→ What this task involves: In the part of the items that opens with the line containing "Pick one: is" and closes with the line containing "Considering real-world gravity, does", replace "tarpaulin cover" with "tarp". Give back only those lines, with nothing else changed.

→ Information shown:
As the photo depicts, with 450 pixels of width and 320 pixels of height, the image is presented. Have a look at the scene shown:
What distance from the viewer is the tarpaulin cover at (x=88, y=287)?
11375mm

---

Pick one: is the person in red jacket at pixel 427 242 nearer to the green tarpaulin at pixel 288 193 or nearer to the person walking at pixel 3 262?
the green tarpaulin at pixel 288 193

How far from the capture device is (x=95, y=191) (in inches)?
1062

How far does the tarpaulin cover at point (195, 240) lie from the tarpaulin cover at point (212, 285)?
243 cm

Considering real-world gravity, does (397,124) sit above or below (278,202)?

→ Solution for this exercise:
Pick one: is the person in red jacket at pixel 427 242 nearer to the green tarpaulin at pixel 288 193 or nearer to the person walking at pixel 3 262?
the green tarpaulin at pixel 288 193

How far from the capture device is (x=95, y=191) (in inches)?
1062

How far does the tarp at point (195, 240) lie from the tarp at point (212, 285)?
243 cm

Considering real-world gravity, does (397,124) sit above or below (278,202)?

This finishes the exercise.